* _Exercise tasks_:
**1.** In the piece on withdrawing from Iraq, how much is President Bush asking Congress for next fiscal year?
**2.** Please pick up the piece on withdrawing from Iraq after its last sentence and keep writing it.

Why we must withdraw from Iraq

As I suggested last October, there was no way to put the state of Iraq back together again. That does not mean, of course, that President Bush is not going to try. He is asking Congress for $100 billion more this fiscal year and $145 billion next fiscal year to try to salvage both Iraq and Afghanistan.

What does all this money buy? If the latest National Intelligence Estimate is to be believed (and granted their track record has not been great), at best it keeps Iraq from descending into complete chaos. Reading between the lines in the NEI, it judges our chances for ultimate success in Iraq to be slim to none. Even if we can improve the security situation there, it suggests that it is unlikely that Iraqis will find an acceptable political settlement. Even if they come up with one, the forces of chaos in the country mean it is unlikely to stick.

It reports that a civil war is underway in Iraq, but calling it just a civil war is inaccurate. It is more than Shia and Sunni killing each other and the de facto partition of Iraq under ethnic lines. It is also Shia killing Shia, as various paramilitary groups try to dominate. Meanwhile, not all is kosher in Kurdistan. Ethnic Arabs are resentful of Kurdish attempts to dominate the city of Kirkuk, which is leading to violence between Arabs and Kurds, and attacks like this one. Al Qaeda in Iraq, though a minor player in this whole mess, is getting more adept at hitting us where it hurts, like shooting down our helicopters.

* _Dataset extract_:
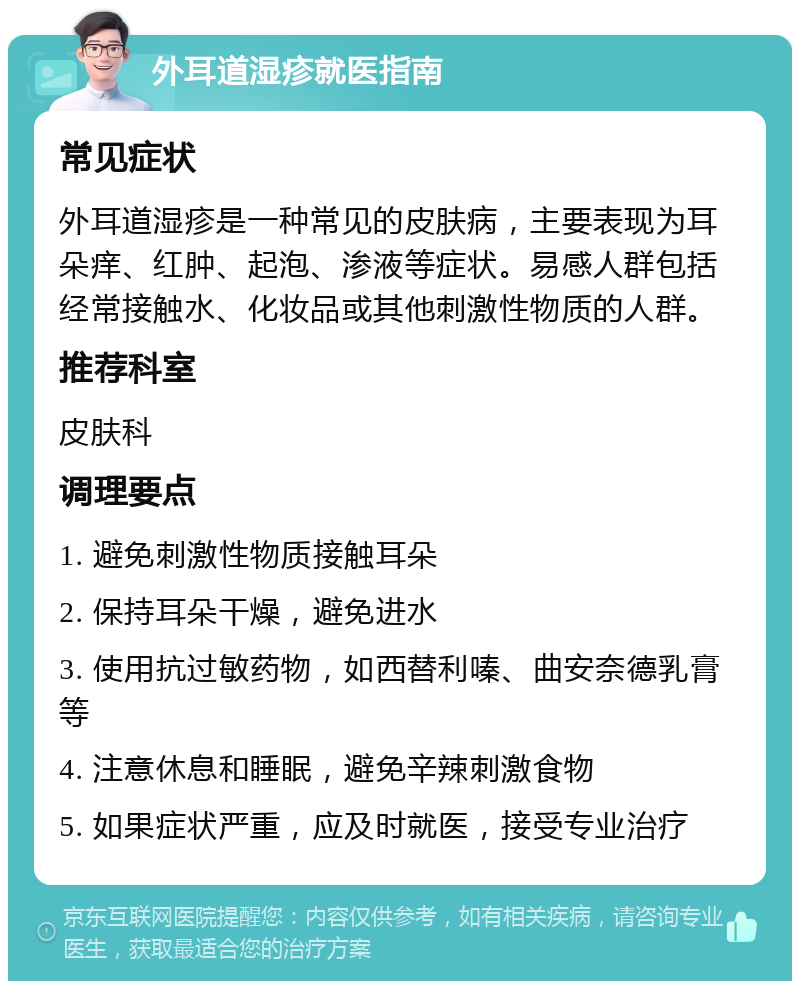 外耳道湿疹就医指南

常见症状

外耳道湿疹是一种常见的皮肤病，主要表现为耳朵痒、红肿、起泡、渗液等症状。易感人群包括经常接触水、化妆品或其他刺激性物质的人群。

推荐科室

皮肤科

调理要点

1. 避免刺激性物质接触耳朵

2. 保持耳朵干燥，避免进水

3. 使用抗过敏药物，如西替利嗪、曲安奈德乳膏等

4. 注意休息和睡眠，避免辛辣刺激食物

5. 如果症状严重，应及时就医，接受专业治疗

京东互联网医院提醒您：内容仅供参考，如有相关疾病，请咨询专业医生，获取最适合您的治疗方案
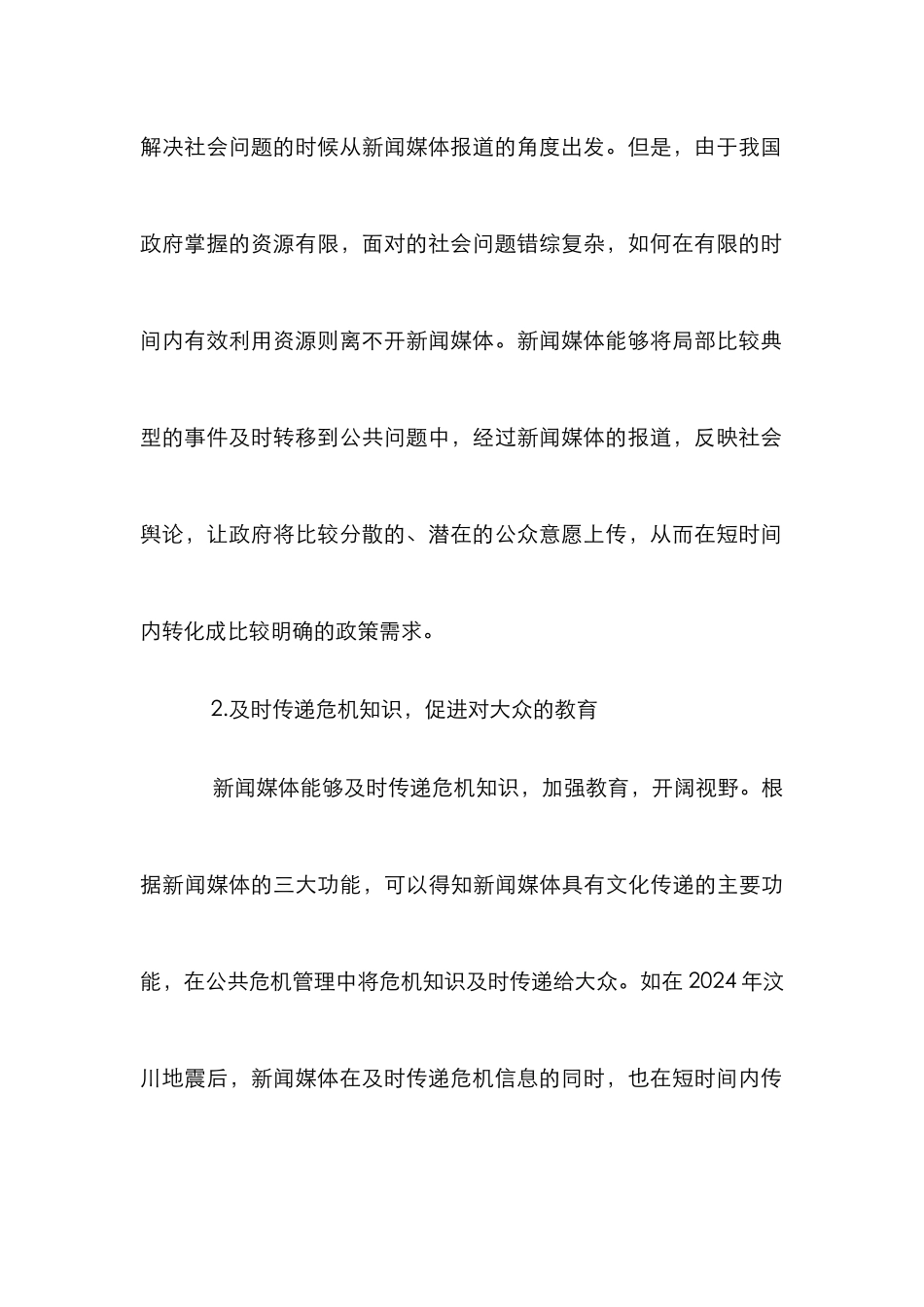 解决社会问题的时候从新闻媒体报道的角度出发。但是，由于我国政府掌握的资源有限，面对的社会问题错综复杂，如何在有限的时间内有效利用资源则离不开新闻媒体。新闻媒体能够将局部比较典型的事件及时转移到公共问题中，经过新闻媒体的报道，反映社会舆论，让政府将比较分散的、潜在的公众意愿上传，从而在短时间内转化成比较明确的政策需求。

2.及时传递危机知识，促进对大众的教育

新闻媒体能够及时传递危机知识，加强教育，开阔视野。根据新闻媒体的三大功能，可以得知新闻媒体具有文化传递的主要功能，在公共危机管理中将危机知识及时传递给大众。如在 2024 年汶川地震后，新闻媒体在及时传递危机信息的同时，也在短时间内传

* _Task responses_:
**1.** $145 billion.

**2.**
If forced to find one word that describes Iraq today (and one word seems to be necessarily for the Bush-ites, since they cannot handle complexity), anarchy would suffice. Our forces are simply keeping Iraq from crumbling faster than it would without us. For all practical purposes, the only part of Iraq that is under control is the Green Zone in Baghdad, and even that gets the occasional mortar lobbed into it.

Despite all our forces, we are simply not staunching the chaos. In fact, as the NIE notes, it is clearly getting worse. If some big event happens, like the Sunnis leaving the government, or mass sectarian killings (which has already happened) the NIE sees three scenarios resulting. Notably, a successful outcome is not one of them. The scenarios are partition, the emergence of a Shia strongman, or “anarchic fragmentation of power”.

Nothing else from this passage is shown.